Hypoxia-induced inflammation plays a central role in the DN. Studies have shown that macrophage polarization occurs in renal inflammation and plays a decisive part in DN. Transforming growth factor β-activated kinase 1-binding protein 1 (TAB1) is a specific protein that interacts with transforming growth factor β-activated kinase 1 (TAK1). TAB1/TAK1 can activate NF-kB in bone marrow-derived macrophages (BMMs) of DN, thus upregulating HIF-1α activity and enhancing glycolytic metabolism. Zeng et al. concluded that the TAB1/NF-kB/HIF-1α signaling pathway regulates glycolysis and activation of macrophages in DN [19]. Previous studies have shown that high glucose-mediated tubulointerstitial accumulation of extracellular matrix (ECM) has an important role in the pathogenesis of DN. The HIF-1α/VEGF signaling pathway has previously been shown to be involved in the regulation of the ECM. Hirudin is an anticoagulant produced by the salivary glands of the medicinal leech. Hirudin reduces the deposition of ECM in DN models through the inhibition of the HIF-1α/VEGF pathway to protect kidney function and delay disease progression [20].

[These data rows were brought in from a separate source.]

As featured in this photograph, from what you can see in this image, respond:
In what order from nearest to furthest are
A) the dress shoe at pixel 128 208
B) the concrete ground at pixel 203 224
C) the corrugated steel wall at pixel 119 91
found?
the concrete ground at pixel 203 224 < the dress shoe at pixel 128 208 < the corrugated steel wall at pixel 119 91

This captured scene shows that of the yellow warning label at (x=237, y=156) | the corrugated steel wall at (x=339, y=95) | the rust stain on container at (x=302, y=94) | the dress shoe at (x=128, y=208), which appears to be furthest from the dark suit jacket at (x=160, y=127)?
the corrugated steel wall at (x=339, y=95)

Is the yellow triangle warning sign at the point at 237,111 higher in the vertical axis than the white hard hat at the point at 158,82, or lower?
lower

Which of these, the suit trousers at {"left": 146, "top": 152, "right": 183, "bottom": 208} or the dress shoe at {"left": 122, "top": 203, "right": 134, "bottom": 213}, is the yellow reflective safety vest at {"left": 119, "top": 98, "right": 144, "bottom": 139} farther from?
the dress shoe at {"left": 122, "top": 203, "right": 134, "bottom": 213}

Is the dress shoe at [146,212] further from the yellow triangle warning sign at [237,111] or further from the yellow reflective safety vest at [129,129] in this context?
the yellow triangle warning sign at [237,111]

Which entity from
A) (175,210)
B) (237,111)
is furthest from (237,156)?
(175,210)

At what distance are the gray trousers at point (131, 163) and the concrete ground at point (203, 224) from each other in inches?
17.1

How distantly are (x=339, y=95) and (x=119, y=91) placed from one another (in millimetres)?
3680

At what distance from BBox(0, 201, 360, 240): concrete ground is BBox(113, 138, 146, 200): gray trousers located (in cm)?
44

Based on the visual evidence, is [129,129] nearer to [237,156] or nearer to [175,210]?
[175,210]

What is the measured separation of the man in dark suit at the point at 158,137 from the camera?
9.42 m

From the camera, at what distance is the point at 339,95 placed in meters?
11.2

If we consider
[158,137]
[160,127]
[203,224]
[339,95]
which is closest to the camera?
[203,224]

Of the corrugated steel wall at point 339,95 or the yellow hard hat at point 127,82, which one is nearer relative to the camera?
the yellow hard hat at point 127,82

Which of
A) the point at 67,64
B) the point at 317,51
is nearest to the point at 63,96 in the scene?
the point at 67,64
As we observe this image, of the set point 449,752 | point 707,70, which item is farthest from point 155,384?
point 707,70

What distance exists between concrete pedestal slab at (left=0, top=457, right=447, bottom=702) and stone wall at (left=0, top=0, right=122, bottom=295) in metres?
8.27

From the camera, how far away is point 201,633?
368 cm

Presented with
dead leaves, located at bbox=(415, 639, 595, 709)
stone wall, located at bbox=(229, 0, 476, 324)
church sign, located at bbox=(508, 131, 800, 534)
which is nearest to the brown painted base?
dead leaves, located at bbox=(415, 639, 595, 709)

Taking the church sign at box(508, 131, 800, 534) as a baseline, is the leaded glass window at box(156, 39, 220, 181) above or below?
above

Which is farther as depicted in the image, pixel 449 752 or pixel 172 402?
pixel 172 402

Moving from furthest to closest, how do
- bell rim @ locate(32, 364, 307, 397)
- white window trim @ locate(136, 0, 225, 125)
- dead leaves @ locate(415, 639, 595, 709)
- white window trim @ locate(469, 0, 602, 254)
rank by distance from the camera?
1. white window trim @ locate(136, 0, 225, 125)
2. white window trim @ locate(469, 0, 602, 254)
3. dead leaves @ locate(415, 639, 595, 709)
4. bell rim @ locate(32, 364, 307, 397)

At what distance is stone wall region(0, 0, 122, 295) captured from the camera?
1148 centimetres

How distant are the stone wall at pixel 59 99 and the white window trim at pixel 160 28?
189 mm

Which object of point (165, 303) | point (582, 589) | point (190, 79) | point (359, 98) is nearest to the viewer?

3. The Role of HIF-1α in Chronic Kidney Disease-Related Complications

3.1. Renal Anemia

Anemia is a common complication of CKD, mainly due to injured kidneys failing to produce sufficient amounts of EPO, which regulates red blood cell production. Hypoxia serves as the major stimulus of EPO production. Iron is essential in erythropoiesis. Iron deficiency also occurs in CKD patients due to the inadequate provision or absorption of dietary iron (Figure 3). HIF-1α is mainly induced in renal tubular and glomerular epithelial cells and in papillary interstitial cells, whereas HIF-2α is expressed in endothelial cells and fibroblasts upon hypoxic stimulation, suggesting that HIF-2α is the main regulator of EPO production [21]. Under hypoxic conditions, HIF-2α regulates EPO expression in combination with hypoxia response elements on the EPO gene in the kidney and liver [22]. Voit et al. revealed that EPO production in the kidney can also be regulated by HIF-1α, which is degraded under normoxic conditions by HIF-prolyl hydroxylase (HIF-PHD) [23]. The discovery of prolyl hydroxylase domain (PHD) enzymes as regulators of hypoxia-inducible factor (HIF)-dependent erythropoiesis has led to the development of novel therapeutic agents for renal anemia [24]. Roxadustat, the first small-molecule PHI, can lead to increased EPO production, better iron absorption, and amelioration of anemia in CKD [23]. In addition, HIF-2α also regulates iron metabolism by stimulating duodenal cytochrome B (DCYTB) and divalent metal transporter-1 (DMT1) expression.
Figure 3. HIF-1α regulates EPO gene in the kidney and liver and also regulates iron metabolism by stimulating DCYTB and DMT1 expression. Inhibition of HIF-PHD leads to increased EPO production, better iron absorption, and amelioration of anemia in CKD. Under hypoxia, HIF signaling affects the cardiac development, metabolic response, heart ischemia and atherosclerosis to CVD in myriad ways. And HIF-1α plays a dual role in sarcopenia through the mechanisms described above (↑: elevated expression; ↓: decreased expression).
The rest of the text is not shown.